[[ Records for the exercise open ]]

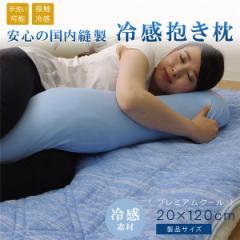 抱き枕 冷感 涼感 接触冷感 ひんやりタッチ 『プレミアムクール 抱き枕』 約20×120cm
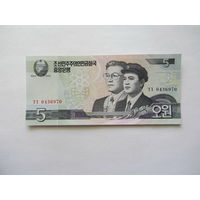 5 вон, 2002 г.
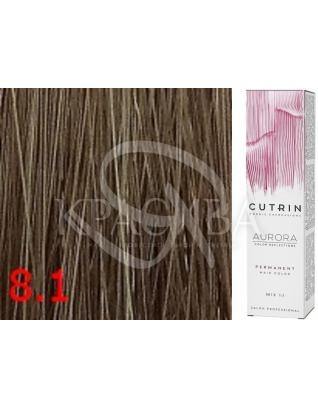 Cutrin Aurora Permanent Color - Аммиачная краска для волос 8.1 Светлый пепельный блондин, 60 мл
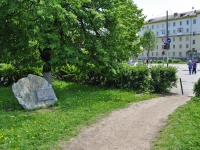 Pervouralsk, commemorative sign Место стелы в память Героев-ПервоуральцевVatutin st, commemorative sign Место стелы в память Героев-Первоуральцев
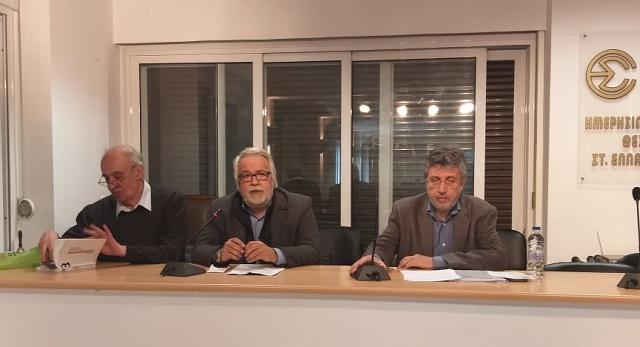 Διάλογος για τη Συνταγματική Αναθεώρηση και την εμβάθυνση της δημοκρατίας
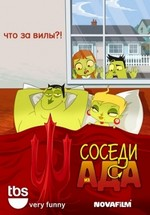 Соседи из Ада — Neighbors from Hell (2010)
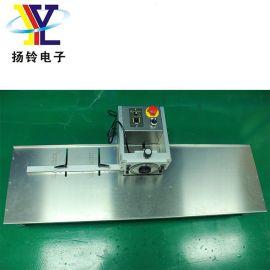 热销JGH-202 PCB灯条分板机 灯条裁板机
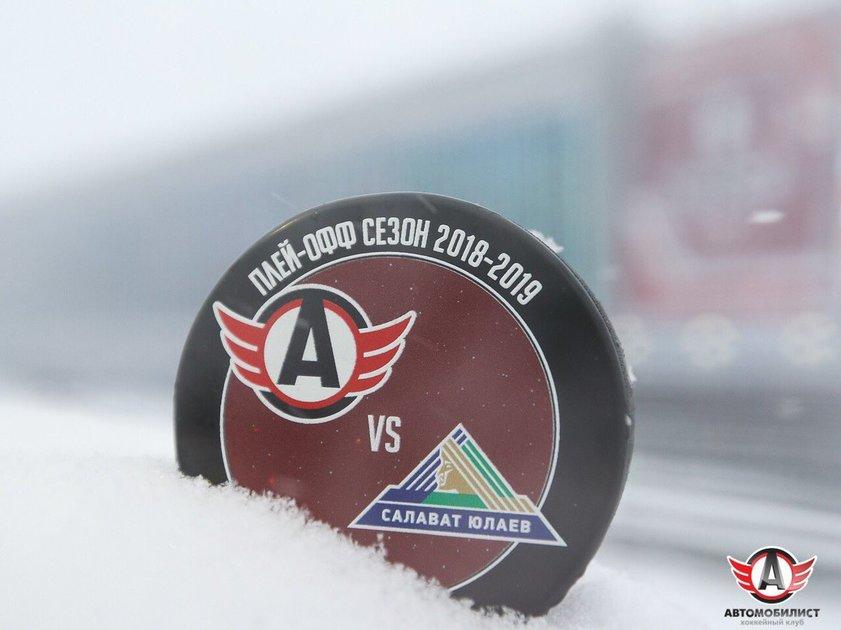 «Салават Юлаев» - «Автомобилист»: прогноз на матч плей-офф КХЛ. Серия от защиты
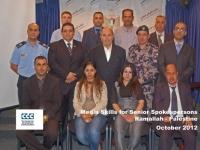 Palestine Spokespersons Ramallah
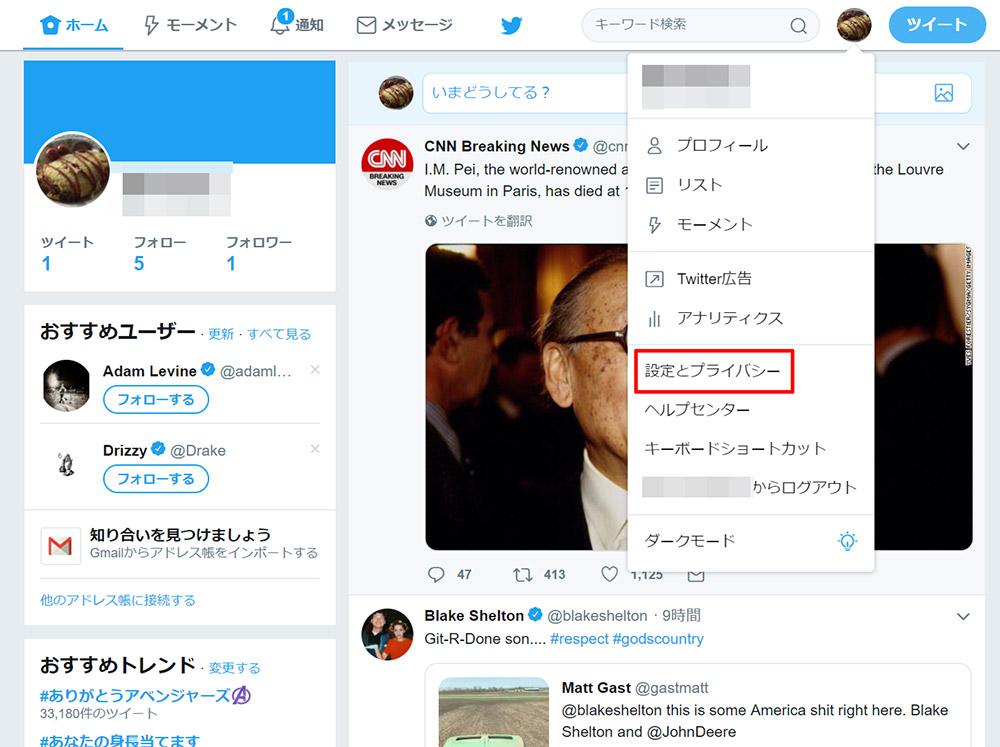 """【Twitter】昔、投稿した""""黒歴史""""を完全に削除する方法!"""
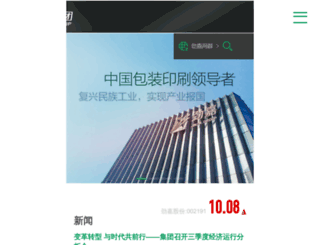 jinjia.com screenshot
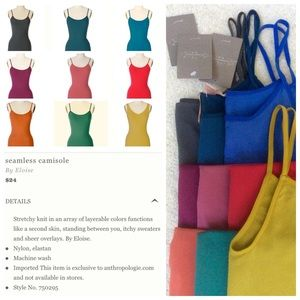  Anthropologie ELOISE Seamless Camisole Tank MED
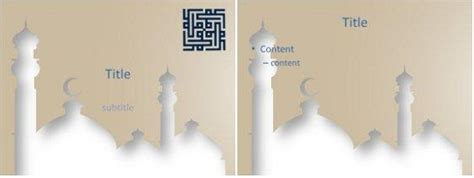 Mosque Silhouette Free Islamic Template Professional Powerpoint Jefferson Powerpoint Template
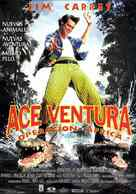 Ace Ventura: When Nature Calls - Spanish Movie Poster (xs thumbnail)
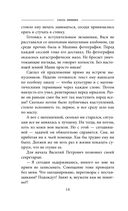 Маша минус Вася, или Новый матриархат — фото, картинка — 13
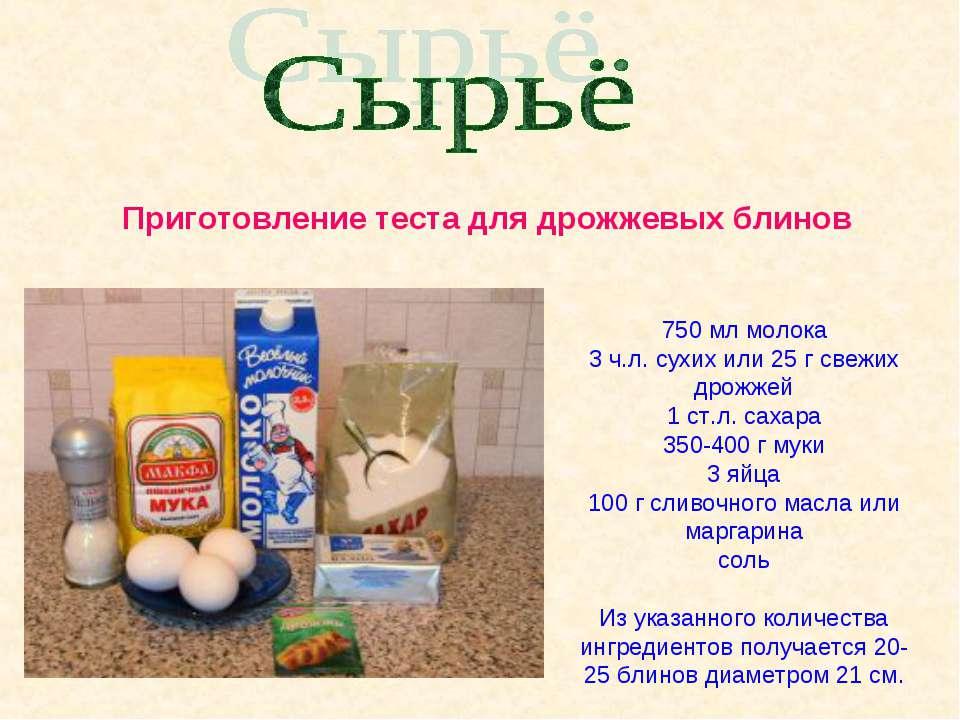750 мл молока 3 ч.л. сухих или 25 г свежих дрожжей 1 ст.л. сахара 350-400 г м...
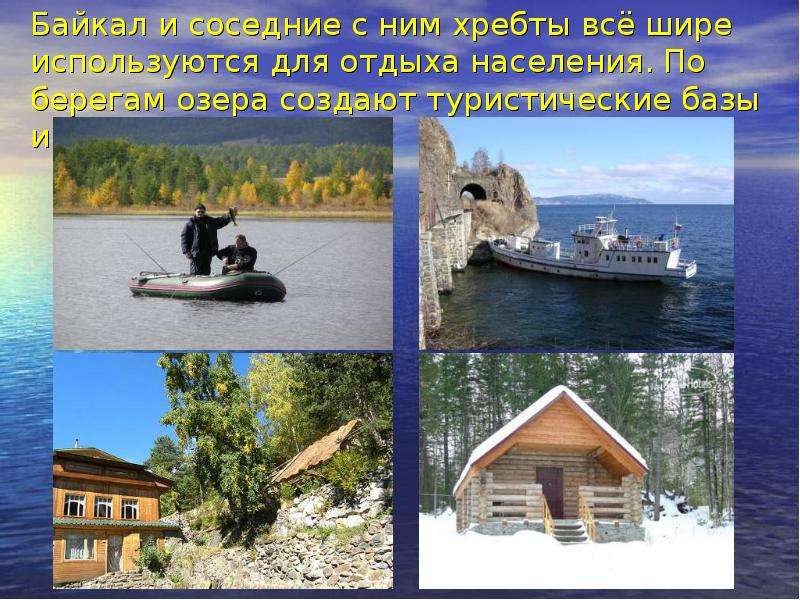 Байкал и соседние с ним хребты всё шире используются для отдыха населения. По берегам озера создают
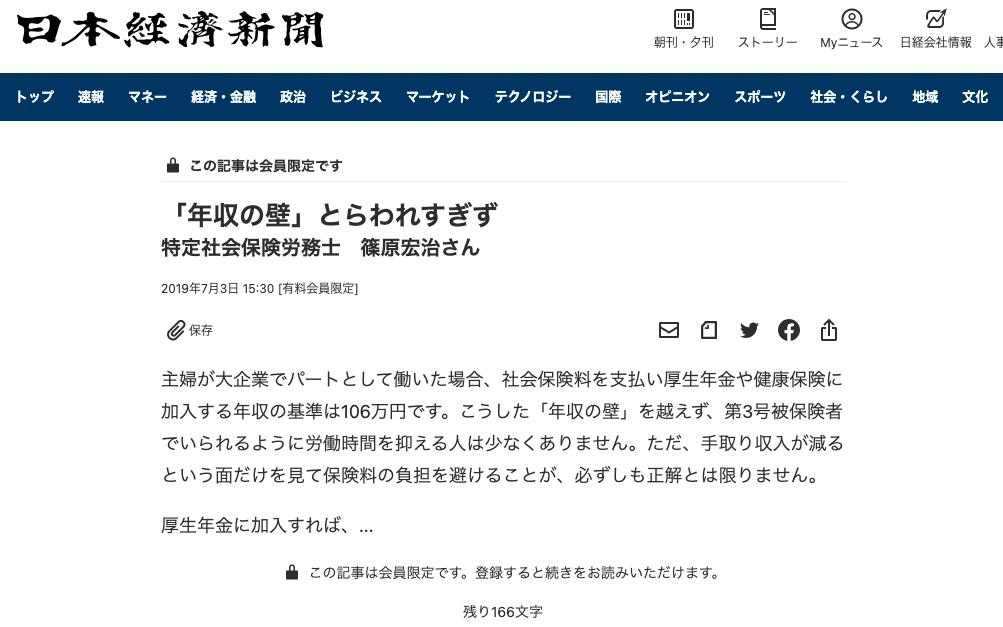 2019年7月3日付の日本経済新聞夕刊
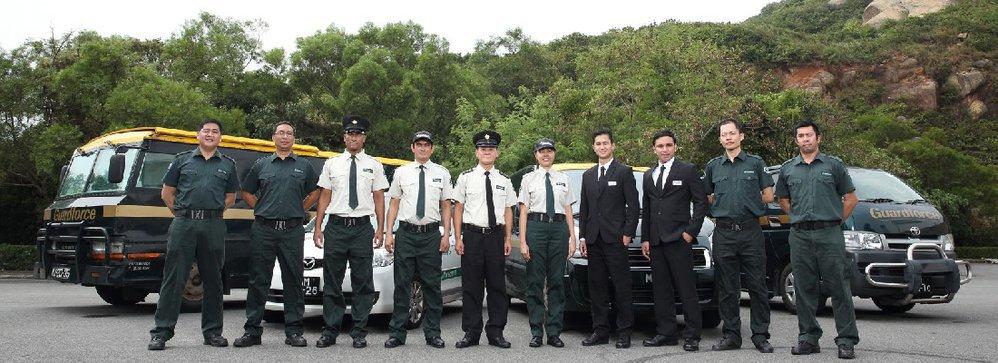Guardforce (Macau) limited cover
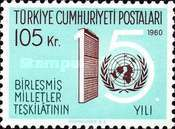 [The 15th Anniversary of the United Nations, Typ AVU]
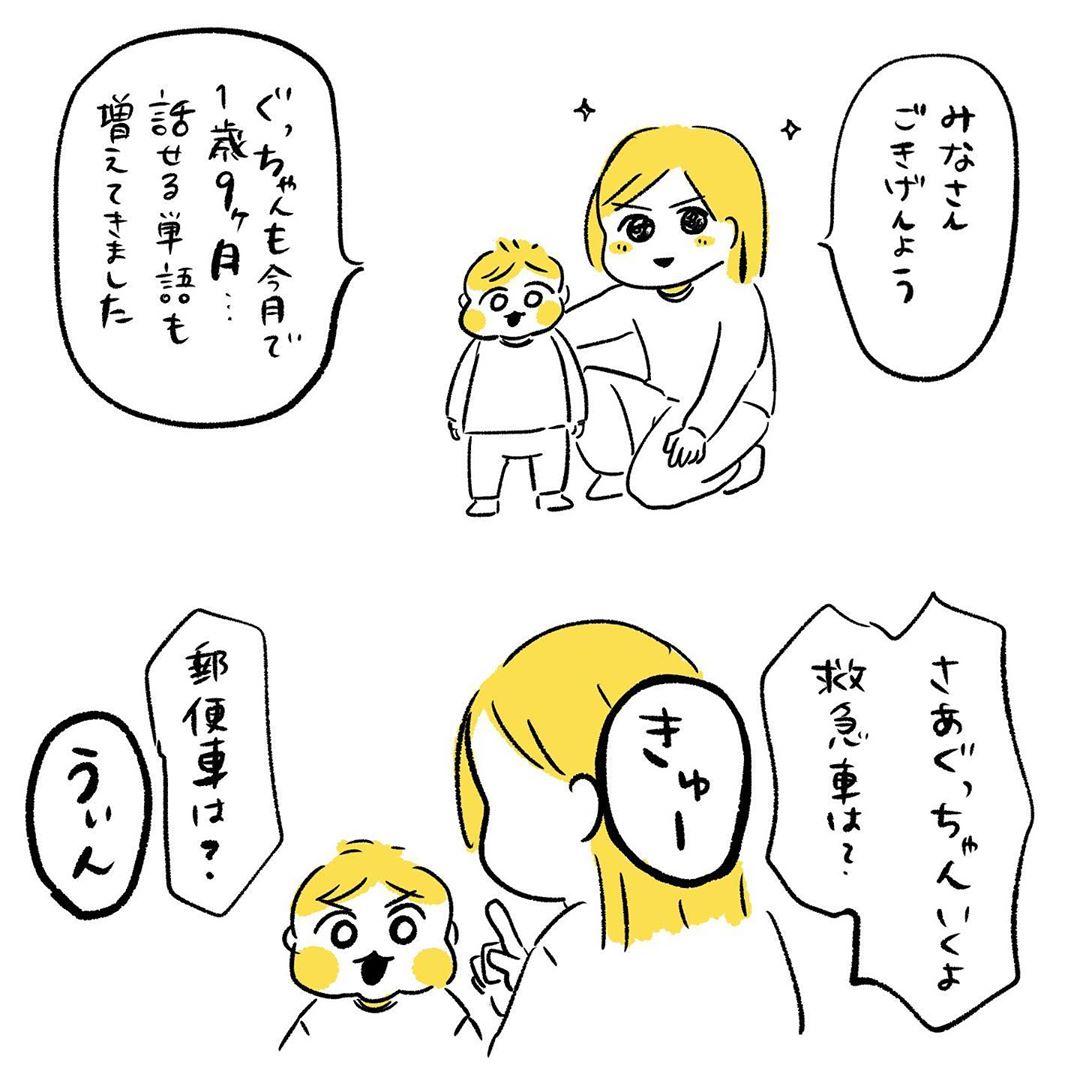 gu_mama_san_81931673_205095257198064_8865235590091906142_n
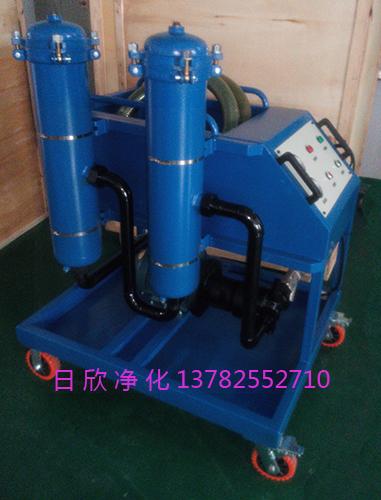 液压油高粘油滤油车过滤器GLYC系列增强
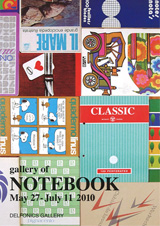 gallery of NOTEBOOK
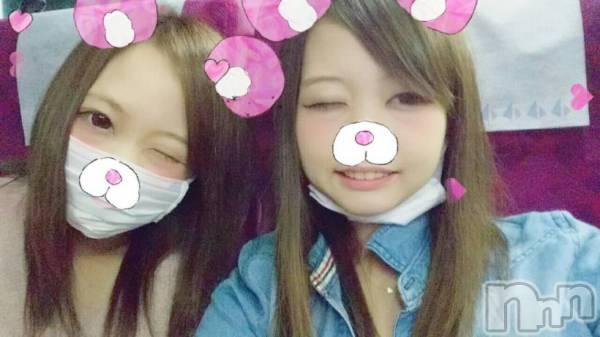 長岡デリヘルROOKIE(ルーキー) 双子☆まみ(20)の12月2日写メブログ「お礼メールpart1」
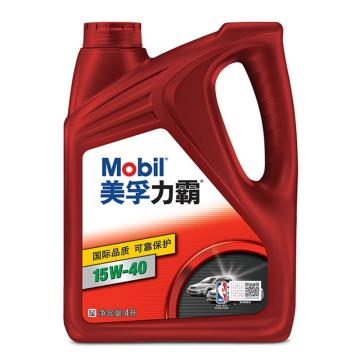 美孚 机油,力霸,15W-40,SL级,4L/瓶
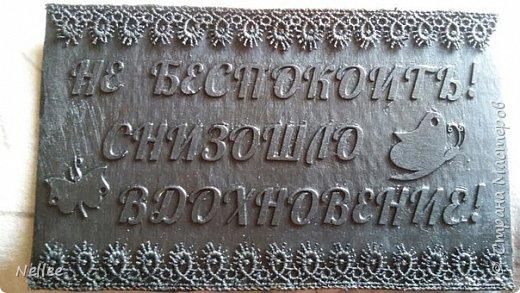"""Добрый день, жители страны мастеров! Вот такую табличку на дверь кабинета я сделала. Текст таблички взяла с сайта http://dcpg.ru/blogs/16876/. Для текста и декора использовала чипборды. В Новосибирске брала их в магазине """"Леонардо"""". Идея декора моя. фото 6"""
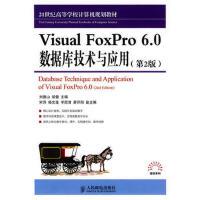 【正版二手书9成新左右】Visual FoxPro 6 0 数据库技术与应用(第2版 刘德山,邹健 人民邮电出版社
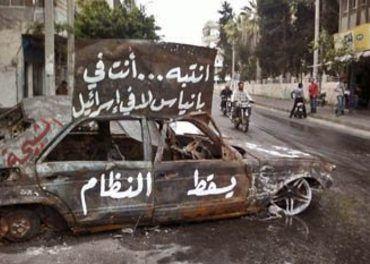 Utbombet bolighus i det krigsherjede Syria. (Foto: NESSL)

[[ Records for the exercise closed ]]

Problem description
Include the first line of the records, the line containing "Серия от защиты", and every line between them, repeated exactly. Skip the pictures.

Your solution
 抱き枕 冷感 涼感 接触冷感 ひんやりタッチ 『プレミアムクール 抱き枕』 約20×120cm
 5 вон, 2002 г.
 Cutrin Aurora Permanent Color - Аммиачная краска для волос 8.1 Светлый пепельный блондин, 60 мл
 Pervouralsk, commemorative sign Место стелы в память Героев-ПервоуральцевVatutin st, commemorative sign Место стелы в память Героев-Первоуральцев
 Διάλογος για τη Συνταγματική Αναθεώρηση και την εμβάθυνση της δημοκρατίας
 Соседи из Ада — Neighbors from Hell (2010)
 热销JGH-202 PCB灯条分板机 灯条裁板机
 «Салават Юлаев» - «Автомобилист»: прогноз на матч плей-офф КХЛ. Серия от защиты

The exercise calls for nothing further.